Sunday, January 14, 2007

Wrong!

The Washington Post editorial pages are normally so rife with inaccuracies, outright lies, and unjustified assertions that I ususally avoid it the way an allergic avoids flowers in the spring. Nevertheless, let's take a brief dip into the murky sea of stupidity - today's fool de jour is one Robert K. Brigham (author of "Is Iraq another Vietnam?" Gee, I wonder how that suppposition turns out?), who feels "the time to negotiate is now". Let's look at some of his gems:

As it did in Vietnam, the time has come for the United States to announce a timetable for withdrawal from Iraq.

Well, that worked well in Vietnam! The timetable was the beginning of the end for the South, a free nation now condemned to communist rule. And how many millions perished after the fall of Siagon? Doesn't matter to Brigham, the shame of an American retreat is what he is glorifying in, and he wants to repeat the spectacle, no matter how many Iraqis must die to satiate his desires.

Nonetheless, it seems that diplomacy is the best hope for the future.

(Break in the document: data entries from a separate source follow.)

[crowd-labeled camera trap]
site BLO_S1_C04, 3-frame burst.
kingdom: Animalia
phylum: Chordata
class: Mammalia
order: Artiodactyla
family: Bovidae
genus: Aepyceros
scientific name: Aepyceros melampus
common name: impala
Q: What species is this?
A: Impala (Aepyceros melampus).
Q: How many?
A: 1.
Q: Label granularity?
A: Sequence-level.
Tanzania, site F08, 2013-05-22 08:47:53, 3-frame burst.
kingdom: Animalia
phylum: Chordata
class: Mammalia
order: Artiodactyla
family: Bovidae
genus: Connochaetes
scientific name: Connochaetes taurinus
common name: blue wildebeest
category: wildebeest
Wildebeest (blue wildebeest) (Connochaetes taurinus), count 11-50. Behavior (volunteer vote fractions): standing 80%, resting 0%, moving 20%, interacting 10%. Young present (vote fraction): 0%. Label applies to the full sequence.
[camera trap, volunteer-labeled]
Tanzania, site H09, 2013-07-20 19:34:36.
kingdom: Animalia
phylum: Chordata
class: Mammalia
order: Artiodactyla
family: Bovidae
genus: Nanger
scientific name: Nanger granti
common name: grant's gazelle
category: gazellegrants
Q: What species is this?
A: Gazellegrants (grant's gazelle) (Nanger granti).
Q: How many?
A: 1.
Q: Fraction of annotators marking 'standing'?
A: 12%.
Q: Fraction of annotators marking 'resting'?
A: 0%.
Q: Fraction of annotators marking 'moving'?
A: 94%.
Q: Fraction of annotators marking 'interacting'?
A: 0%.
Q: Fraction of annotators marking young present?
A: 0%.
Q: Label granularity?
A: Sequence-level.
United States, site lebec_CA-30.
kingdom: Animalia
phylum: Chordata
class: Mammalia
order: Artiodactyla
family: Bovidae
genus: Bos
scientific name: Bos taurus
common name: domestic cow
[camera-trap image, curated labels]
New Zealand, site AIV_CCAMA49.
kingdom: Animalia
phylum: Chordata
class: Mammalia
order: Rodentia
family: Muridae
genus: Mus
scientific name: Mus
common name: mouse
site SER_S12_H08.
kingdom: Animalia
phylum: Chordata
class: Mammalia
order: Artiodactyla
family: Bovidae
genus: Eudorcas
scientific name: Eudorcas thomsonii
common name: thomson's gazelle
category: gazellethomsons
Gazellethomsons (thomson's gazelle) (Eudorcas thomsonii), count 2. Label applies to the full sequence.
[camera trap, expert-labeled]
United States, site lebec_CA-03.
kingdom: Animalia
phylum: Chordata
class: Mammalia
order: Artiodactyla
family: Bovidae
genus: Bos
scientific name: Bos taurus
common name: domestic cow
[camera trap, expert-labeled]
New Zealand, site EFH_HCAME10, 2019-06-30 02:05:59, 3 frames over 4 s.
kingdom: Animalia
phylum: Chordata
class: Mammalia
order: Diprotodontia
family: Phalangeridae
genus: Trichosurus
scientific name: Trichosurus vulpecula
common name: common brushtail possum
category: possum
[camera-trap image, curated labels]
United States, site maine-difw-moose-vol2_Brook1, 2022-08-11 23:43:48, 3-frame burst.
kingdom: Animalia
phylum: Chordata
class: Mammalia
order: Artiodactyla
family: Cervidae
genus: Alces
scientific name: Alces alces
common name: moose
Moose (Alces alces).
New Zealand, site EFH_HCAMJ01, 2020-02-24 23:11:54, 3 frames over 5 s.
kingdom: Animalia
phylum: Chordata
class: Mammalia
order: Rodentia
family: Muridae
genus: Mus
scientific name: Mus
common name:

Can someone tell me when diplomacy has ever worked in the middle of a war? How many peace treaties have been written between Israel and her neighbors (Brigham argues for more, incidentally), only to be destroyed in a blitz of suicide bombings and Iranian-built rocketry? A better example might be Korea - a UN brokered ceasefire led to the permanent partition of the pennisula, where half now live in freedom and prosperity, and the other half live in slavery and famine. Oh, and did I mention that one side is ruled by an unstable meglomaniac who is literally playing with nuclear weapons? Such is the result of diplomacy within wartime...

Wars need to have winners, and losers. One side needs to know that the fight is over, and lost; otherwise the fight will never end. "Diplomacy" in Iraq would leave one side seething, feeling it had been shortchanged - civil war would rage for years, economic growth would be stunted, various Iraqi governments would be toppled, and a power vacuum would develop that would lead to an autocratic (or terroristic) government eventually taking control. In other words, decades of chaos and death - just like after we fled Vietnam! Again, Mr. Brigham shows that this is the outcome he favors - otherwise he would argue against the "diplomatic" option.

Last reason to run and hide from anything that comes out of Brigham's mouth:

If it needs political cover to engage in regional negotiations, the Bush team could simply refer to the Iraq Study Group report. Many old-fashioned realists were pleased...

If you need a clue about how far off-base and untenable the suggestions from this group of policy "realists" ( read: Sandra Day O'Connor, Alan Simpson,Vernon Jordan, and other foreign-policy mediocracies) are, note that calls to implement its provisions have disappeared from the both the liberal media and their lackeys in Congress (the Democrats); even these clowns know they can't pull a farce of this magnitude off on the American people. I dissected the stupidity of the ISG report
here; I don't have the stomach to do it again.

And all of this poorly thought out psuedo-analysis passes muster for Sunday editorial page content in the primary newspaper originating from our nation's capitol. How pathetic, and what a sad statement on the lack of balanced opinion and intelligent discourse that we can expect from the mainstream media.
If people like Brigham, with their weak arguments and warped policies designed to forment more American failures, are the best that the Washington Post can offer in defense of their cut-and-run stance, perhaps there is more to the stay-and-fight school than we think. Too bad the Post is so rarely ever able to find room for that school of thought within their pages....

1 comment:

Anonymous said...

If this guy Brigham is an example of what the "oppostion" feels we should do as opposed to finishing the fight in Iraq, then we are in trouble. The WaPost article to which you refer seems to indicate that Brigham would support a Congressional cutoff or limiting of funds in order to bring about a negotiation (or surrender) with the insurgant factions in Iraq, as well as with Syria and Iran. How horrible if this should come to pass - what do they say about lying down with dogs?
A surrender is just another way of justifying a prohibition of the use of American force, and limiting our "weapons" to UN approved sanctions. I saw how well that worked on 9/11, and I will never believe in it again.